SOURCE EXTRACT:

---

I had attended a camping retreat for church, in which we took a trip "Up North" as a congregation. We slept in rustic cabins, and soaked in some God. After the first day, we all settled as the sun was going down. While the children were playing and the adults were visiting, I decided to go off into a clearing to practice my whip cracking. As I was cracking away, there was a middle aged man happily swinging on the swing set a couple of yards from me. He said, "It sounds like fire crackers over there. Are you lighting firecrackers?" I stopped what I was doing and realized the person talking to me was named Brent, whom has been completely blind since birth. I walked over to him and we got to talking about what I was doing and why and how. I explained that sometimes when I am really having trouble making my cracks work out, I close my eyes and practice. Brent's face lit up and he said, "Close your eyes? I'm an expert at doing stuff with my eyes closed!!! Can I try?"
So, of course I grabbed him by the arm and led him off into a clear place where I could explain how to crack a whip. I figured the underhand flick would probably be the safest and easiest to teach. First, I let him feel the whip. Then I told him approximately what length he was dealing with and what does what. I placed the heel knot in his hand and told him to relax. I held his hand and went through the motions of a flick, explaining that it was much like throwing a bowling ball. Luckily, he understood how to throw a bowling ball, so he could associate that action with what we were doing.

---

TASKS:
1: In the account of the church camping retreat, which whip-cracking technique did the narrator choose to teach Brent?
2: Reproduce word for word the part of the whip-cracking story that begins at the words "So, of course" and stops after "we were doing.".
3: Pick up the story about teaching Brent to crack a whip and carry it on from its last sentence.

DATA SHOWN:
---

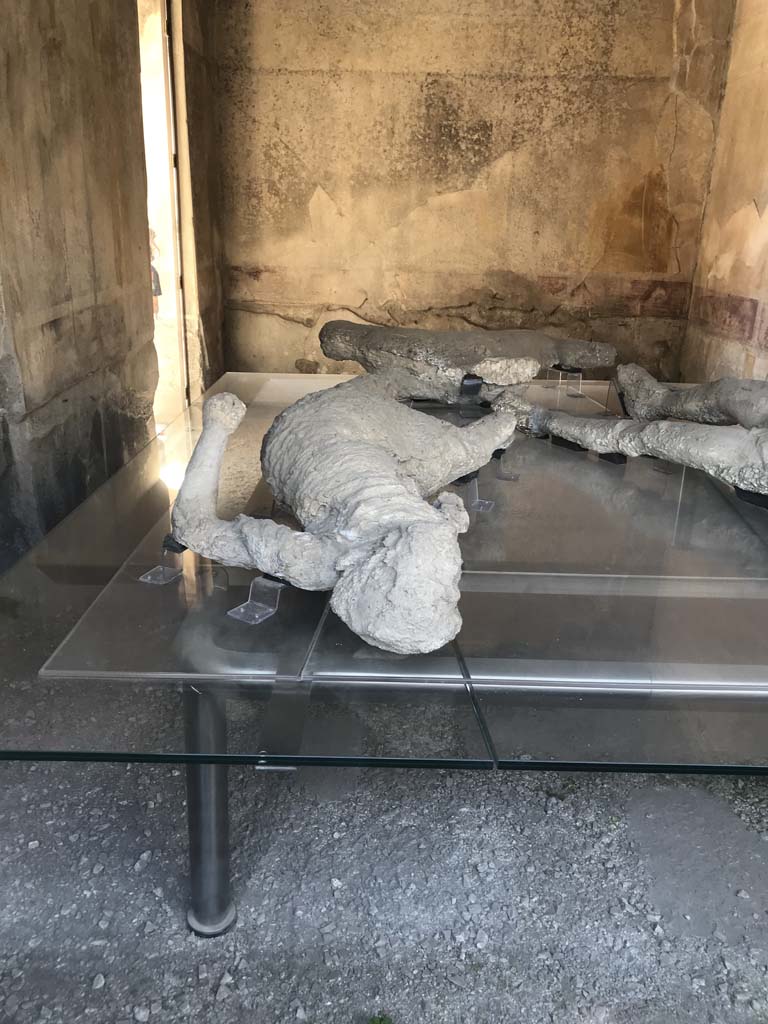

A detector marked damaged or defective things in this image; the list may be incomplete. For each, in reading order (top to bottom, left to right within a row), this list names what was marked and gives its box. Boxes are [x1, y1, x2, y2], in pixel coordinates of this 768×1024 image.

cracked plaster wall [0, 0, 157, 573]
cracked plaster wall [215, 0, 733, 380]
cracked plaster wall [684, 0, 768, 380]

---

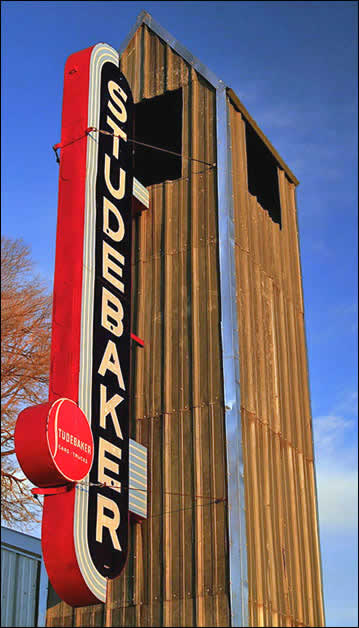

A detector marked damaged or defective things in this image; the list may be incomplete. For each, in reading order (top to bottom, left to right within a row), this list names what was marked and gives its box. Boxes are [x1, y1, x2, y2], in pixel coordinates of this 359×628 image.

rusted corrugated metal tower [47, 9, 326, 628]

---

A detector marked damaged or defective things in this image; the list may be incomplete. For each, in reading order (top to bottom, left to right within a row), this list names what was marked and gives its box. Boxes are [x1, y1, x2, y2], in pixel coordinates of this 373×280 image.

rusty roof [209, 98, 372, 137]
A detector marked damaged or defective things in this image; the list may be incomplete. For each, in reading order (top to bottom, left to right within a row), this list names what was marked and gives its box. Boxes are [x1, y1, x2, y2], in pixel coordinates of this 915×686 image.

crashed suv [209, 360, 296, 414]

---

TASK RESULTS:
1: The underhand flick.

2:
So, of course I grabbed him by the arm and led him off into a clear place where I could explain how to crack a whip. I figured the underhand flick would probably be the safest and easiest to teach. First, I let him feel the whip. Then I told him approximately what length he was dealing with and what does what. I placed the heel knot in his hand and told him to relax. I held his hand and went through the motions of a flick, explaining that it was much like throwing a bowling ball. Luckily, he understood how to throw a bowling ball, so he could associate that action with what we were doing.

3:
I placed my sunglasses on his face for protection. He asked, "What are these for?" And I said, "To protect your face and eyes in case the cracker gets wild and hits you." He said, "Oh yeah...I wouldn't want to go blind..." Then, he tried it. Really, he didn't do too bad for the first try. Not having the luxury of actually seeing how it should be done, he was excellent. The footwork was difficult. While I am not shy about touching others, leg grabbing was kept to a comfortable minimum.
After about 10 minutes of trying, he made a very small crack. I promised I would let him practice again the next day.
The next day I had more time to spend with him and it was no longer dark. I figured the entire adventure would work out much better if the teacher could see, at least. I was then better able to explain how to step forward while flicking, keep his flick low, and bring his hand up only as a follow through to slow down the speed of the whip after the flick. I was very scared that he was going to hit himself. I think I limited him more than I would normally, but he was adventurous and not at all afraid, so we continued with the lesson. He was very rough and at times liked to do a little shuffle during his crack, but he succeed. He made noise.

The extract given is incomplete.